Records for this exercise: Begin
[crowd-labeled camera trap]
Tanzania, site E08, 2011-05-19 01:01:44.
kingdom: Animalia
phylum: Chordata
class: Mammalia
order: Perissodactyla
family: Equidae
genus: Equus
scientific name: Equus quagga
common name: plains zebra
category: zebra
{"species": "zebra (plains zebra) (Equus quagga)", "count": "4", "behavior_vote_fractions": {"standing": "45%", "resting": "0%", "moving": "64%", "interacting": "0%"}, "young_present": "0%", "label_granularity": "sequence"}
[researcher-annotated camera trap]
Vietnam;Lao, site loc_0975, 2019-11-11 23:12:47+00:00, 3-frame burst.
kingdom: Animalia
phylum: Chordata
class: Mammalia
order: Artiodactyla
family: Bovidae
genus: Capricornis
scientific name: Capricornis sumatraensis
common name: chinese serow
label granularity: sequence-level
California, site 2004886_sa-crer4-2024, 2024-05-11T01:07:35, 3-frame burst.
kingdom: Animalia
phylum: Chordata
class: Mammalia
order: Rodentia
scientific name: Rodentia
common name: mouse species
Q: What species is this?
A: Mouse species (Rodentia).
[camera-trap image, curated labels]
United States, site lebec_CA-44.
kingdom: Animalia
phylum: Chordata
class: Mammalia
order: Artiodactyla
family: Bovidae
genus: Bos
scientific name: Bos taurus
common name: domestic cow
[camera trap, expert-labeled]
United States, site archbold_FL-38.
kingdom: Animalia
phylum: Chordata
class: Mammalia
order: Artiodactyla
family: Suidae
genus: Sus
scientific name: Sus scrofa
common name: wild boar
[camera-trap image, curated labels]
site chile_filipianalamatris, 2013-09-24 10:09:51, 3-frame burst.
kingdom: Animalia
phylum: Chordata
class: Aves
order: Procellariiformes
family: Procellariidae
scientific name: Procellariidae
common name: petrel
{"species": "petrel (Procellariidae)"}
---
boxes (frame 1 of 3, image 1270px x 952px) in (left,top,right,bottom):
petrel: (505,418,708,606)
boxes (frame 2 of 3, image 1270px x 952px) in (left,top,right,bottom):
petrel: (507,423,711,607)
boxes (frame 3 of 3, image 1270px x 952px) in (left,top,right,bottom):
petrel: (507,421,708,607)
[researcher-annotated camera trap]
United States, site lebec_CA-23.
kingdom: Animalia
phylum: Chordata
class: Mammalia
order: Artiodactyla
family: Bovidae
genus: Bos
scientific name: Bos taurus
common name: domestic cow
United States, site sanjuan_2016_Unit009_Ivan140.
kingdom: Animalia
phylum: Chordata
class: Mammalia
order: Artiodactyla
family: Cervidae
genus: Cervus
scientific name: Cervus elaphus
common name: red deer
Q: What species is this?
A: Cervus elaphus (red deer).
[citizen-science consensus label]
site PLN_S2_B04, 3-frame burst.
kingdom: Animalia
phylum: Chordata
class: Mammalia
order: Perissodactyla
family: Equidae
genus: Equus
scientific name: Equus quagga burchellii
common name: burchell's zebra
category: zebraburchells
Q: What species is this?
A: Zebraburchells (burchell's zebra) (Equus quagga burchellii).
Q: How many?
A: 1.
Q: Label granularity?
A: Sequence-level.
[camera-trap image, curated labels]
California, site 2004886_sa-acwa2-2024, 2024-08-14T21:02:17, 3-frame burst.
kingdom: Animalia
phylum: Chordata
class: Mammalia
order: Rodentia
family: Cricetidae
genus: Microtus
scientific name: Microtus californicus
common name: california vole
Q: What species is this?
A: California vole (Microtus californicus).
Records for this exercise: End
• [Assignment] Could you copy exactly the lines from the first line of the records above through the line containing "scientific name: Capricornis sumatraensis", both included, and nothing else?

• [Response to this task]
[crowd-labeled camera trap]
Tanzania, site E08, 2011-05-19 01:01:44.
kingdom: Animalia
phylum: Chordata
class: Mammalia
order: Perissodactyla
family: Equidae
genus: Equus
scientific name: Equus quagga
common name: plains zebra
category: zebra
{"species": "zebra (plains zebra) (Equus quagga)", "count": "4", "behavior_vote_fractions": {"standing": "45%", "resting": "0%", "moving": "64%", "interacting": "0%"}, "young_present": "0%", "label_granularity": "sequence"}
[researcher-annotated camera trap]
Vietnam;Lao, site loc_0975, 2019-11-11 23:12:47+00:00, 3-frame burst.
kingdom: Animalia
phylum: Chordata
class: Mammalia
order: Artiodactyla
family: Bovidae
genus: Capricornis
scientific name: Capricornis sumatraensis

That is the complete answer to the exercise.